Recognition: 2 theorem links
· Lean TheoremSystems-Level Attack Surface of Edge Agent Deployments on IoT
Pith reviewed 2026-05-15 19:30 UTC · model grok-4.3
The pith
IoT agent security hinges on deployment architecture, not model choice
A machine-rendered reading of the paper's core claim, the machinery that carries it, and where it could break.
Core claim
Edge deployment of LLM agents on IoT hardware introduces attack surfaces absent from cloud-hosted orchestration. The empirical analysis of cloud-hosted, edge-local swarm, and hybrid architectures on a multi-device home-automation testbed identifies five systems-level attack surfaces, including coordination-state divergence and induced trust erosion. Edge-local deployments eliminate routine cloud data exposure but silently degrade sovereignty when fallback mechanisms trigger, with boundary crossings invisible at the application layer. Provenance chains remain complete under cooperative operation yet are trivially bypassed without cryptographic enforcement. Failover windows create transient盲点可
What carries the argument
Three deployment architectures (cloud-hosted, edge-local swarm, hybrid) tested on a multi-device home-automation testbed with local MQTT messaging and Android edge node, tracked via metrics of data egress volume, failover window exposure, sovereignty boundary integrity, and provenance chain completeness.
If this is right
- Edge-local swarms avoid routine cloud data exposure compared to cloud-hosted setups.

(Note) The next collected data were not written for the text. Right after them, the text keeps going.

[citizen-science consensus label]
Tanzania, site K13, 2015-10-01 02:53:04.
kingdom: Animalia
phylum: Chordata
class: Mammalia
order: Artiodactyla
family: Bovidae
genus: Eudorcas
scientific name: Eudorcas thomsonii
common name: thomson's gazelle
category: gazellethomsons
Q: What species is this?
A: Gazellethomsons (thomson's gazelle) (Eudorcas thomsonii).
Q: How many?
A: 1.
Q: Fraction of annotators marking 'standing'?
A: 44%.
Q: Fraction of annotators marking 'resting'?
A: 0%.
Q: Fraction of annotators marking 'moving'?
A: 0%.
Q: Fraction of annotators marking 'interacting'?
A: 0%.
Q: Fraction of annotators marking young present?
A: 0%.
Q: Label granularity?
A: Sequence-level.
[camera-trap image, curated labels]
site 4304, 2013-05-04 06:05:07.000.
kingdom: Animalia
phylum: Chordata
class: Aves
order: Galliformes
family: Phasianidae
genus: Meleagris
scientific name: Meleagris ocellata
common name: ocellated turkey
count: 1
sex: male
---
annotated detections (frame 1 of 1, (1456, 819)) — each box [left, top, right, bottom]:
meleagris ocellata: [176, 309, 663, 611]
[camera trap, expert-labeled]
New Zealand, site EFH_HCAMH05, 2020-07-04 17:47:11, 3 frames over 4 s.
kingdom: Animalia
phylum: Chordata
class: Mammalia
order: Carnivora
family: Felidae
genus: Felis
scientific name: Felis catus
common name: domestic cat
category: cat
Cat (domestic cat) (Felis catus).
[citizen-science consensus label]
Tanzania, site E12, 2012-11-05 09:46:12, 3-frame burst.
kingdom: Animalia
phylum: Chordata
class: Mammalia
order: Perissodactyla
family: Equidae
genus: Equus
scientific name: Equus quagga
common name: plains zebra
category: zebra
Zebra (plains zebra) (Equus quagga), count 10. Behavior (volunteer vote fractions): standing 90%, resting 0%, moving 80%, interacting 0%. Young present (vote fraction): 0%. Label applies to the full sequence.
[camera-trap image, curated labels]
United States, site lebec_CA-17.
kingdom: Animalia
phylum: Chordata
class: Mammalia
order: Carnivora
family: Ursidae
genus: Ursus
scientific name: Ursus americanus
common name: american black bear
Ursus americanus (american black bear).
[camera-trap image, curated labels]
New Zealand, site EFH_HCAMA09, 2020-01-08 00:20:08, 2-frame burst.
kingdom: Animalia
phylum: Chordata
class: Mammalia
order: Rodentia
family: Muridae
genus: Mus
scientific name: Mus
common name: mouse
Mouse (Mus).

- Fallback triggers in edge and hybrid setups silently reduce sovereignty with invisible boundary crossings.
- Provenance chains stay reliable only under cooperative operation and need cryptographic enforcement.
- Failover windows create transient blind spots that allow unauthorized device actuation.
- Security risk in agent-controlled IoT depends primarily on deployment architecture.
Where Pith is reading between the lines
- Similar architecture risks are likely present in other edge AI systems such as autonomous vehicles or industrial controls.
- Designers could reduce hidden problems by adding visible boundary monitoring at the application layer.
- Standards for IoT agents may need to specify deployment architecture requirements separately from model robustness.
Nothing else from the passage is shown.